Rewrite every line of the listing below as a numbered list, skipping any blank lines.

^^^^

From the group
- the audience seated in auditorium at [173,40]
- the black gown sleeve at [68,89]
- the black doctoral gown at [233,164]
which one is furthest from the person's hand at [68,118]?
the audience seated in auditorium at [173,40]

^^^^

OUTPUT FOR THIS EXERCISE
1. From the group
2. - the audience seated in auditorium at [173,40]
3. - the black gown sleeve at [68,89]
4. - the black doctoral gown at [233,164]
5. which one is furthest from the person's hand at [68,118]?
6. the audience seated in auditorium at [173,40]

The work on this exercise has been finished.